A new study for Hycroft Mining’s (Nasdaq: HYMC) namesake gold-silver project in Nevada gives it a base case value of $4.3 billion and a half-century mine life, placing it in the top tier of undeveloped precious metals sites in Nevada.
The post-tax base case net present value (discounted by 5%) assumes prices of $3,600 per oz. gold and $48 per oz. silver for the past-producing project, and includes initial costs of $2.4 billion, according to the S-K 1300 report released this week. The report estimates a post-tax internal rate of return of 16.9% and a payback period of 4.7 years. Hycroft is about 230 km northeast of Reno.
“The project delivers strong economics and significant leverage to rising gold and silver prices, reinforcing Hycroft’s position as one of the sector’s most compelling large-scale development opportunities, located in a Tier 1 jurisdiction,” CEO Diane Garrett said in a release.
High cost mine
While the report’s economics underscore Hycroft’s scale, the study also highlights the challenges in the mine’s $2.4 billion price tag, pointing to the need to raise significant cash before it can be developed.
Eric Sprott holds about a 33% interest in Hycroft.
Hycroft shares gained more than 3% to $33.20 apiece on Thursday in New York, valuing the company at $3 billion.
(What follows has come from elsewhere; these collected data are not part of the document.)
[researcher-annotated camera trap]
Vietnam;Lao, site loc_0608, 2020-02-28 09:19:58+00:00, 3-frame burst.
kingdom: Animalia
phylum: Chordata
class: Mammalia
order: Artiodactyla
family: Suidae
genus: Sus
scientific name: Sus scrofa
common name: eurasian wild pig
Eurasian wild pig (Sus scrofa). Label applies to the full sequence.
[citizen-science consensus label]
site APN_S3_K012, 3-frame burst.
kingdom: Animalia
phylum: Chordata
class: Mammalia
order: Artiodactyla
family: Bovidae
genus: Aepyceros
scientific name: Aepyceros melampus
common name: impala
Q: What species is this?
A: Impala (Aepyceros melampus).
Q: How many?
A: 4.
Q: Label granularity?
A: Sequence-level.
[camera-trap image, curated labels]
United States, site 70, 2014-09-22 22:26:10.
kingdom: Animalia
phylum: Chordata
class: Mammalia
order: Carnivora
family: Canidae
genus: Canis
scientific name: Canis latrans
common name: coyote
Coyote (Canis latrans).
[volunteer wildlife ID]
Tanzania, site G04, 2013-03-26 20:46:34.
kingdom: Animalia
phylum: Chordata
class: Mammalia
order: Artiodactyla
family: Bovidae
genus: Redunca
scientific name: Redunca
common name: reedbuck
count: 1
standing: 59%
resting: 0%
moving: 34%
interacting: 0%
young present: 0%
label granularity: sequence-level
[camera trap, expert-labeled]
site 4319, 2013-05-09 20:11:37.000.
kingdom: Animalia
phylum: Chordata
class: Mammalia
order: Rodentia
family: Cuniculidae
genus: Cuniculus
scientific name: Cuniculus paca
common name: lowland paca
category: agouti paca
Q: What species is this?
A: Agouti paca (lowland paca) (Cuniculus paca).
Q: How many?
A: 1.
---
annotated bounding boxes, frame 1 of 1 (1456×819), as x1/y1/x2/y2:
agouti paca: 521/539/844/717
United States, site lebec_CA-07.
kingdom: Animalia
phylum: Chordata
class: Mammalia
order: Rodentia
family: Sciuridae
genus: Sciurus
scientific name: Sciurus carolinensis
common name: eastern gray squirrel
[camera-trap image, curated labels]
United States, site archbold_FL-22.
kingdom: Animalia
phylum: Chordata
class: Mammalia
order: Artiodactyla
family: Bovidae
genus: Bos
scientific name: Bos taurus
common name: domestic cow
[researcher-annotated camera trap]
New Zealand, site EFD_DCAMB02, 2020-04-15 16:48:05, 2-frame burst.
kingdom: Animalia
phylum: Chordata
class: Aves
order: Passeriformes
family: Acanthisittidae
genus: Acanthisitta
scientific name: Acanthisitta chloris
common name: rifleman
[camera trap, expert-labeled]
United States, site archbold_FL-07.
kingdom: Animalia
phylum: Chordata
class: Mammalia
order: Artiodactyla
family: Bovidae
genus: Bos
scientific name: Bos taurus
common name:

The stock has traded in a 12-month range of $2.93 to $58.73.
358M oz of production
The mine could produce 10.4 million oz. of gold and 347.5 million oz. silver over its life through a milling operation utilizing conventional pressure oxidation and heap leach processing. The mine is currently permitted for both and already has extensive infrastructure on site, including three-stage crushing facilities, leach pad capacity, and two Merrill Crowe plants with a refinery.
The plant is designed to process 57,100 tonnes of mineralized material per day, at an all-in sustaining cost of $2,147 per oz. of gold equivalent, the technical summary shows.
Production boost
The mine plan is based on a current resource estimate of 1.5 billion measured and indicated tonnes grading 0.33 gram gold per tonne and 11.42 grams silver for 16.4 million contained oz. gold and 562.6 million oz. silver. Inferred resources total 517 million tonnes at 0.3 gram gold and 7.9 grams silver for 5 million oz. gold and 132.8 million oz. silver.
The company sees further production upside from upgrading the inferred resources that were excluded from the mine plan. It also plans to further advance the Brimstone and Vortex discoveries, with a view of combining an underground mine option alongside the open pit to bring forward high-grade ounces earlier in the mine’s life.
“By advancing the high-grade Brimstone and Vortex silver systems, we see a clear path to further improving project economics and unlocking additional value,” Garrett said.
In addition, new oxide targets have been identified for potential heap leaching early in the plan, and the processing of stockpiled low-grade mill feed material is also being considered, Hycroft said. Currently, the mineral resource estimate covers just less than 15% of the 259-plus-sq.-km land position in Nevada, it added.
Hycroft produced more than 1.5 million oz. gold since mining began there in the 1980s. Operations were suspended in 2021.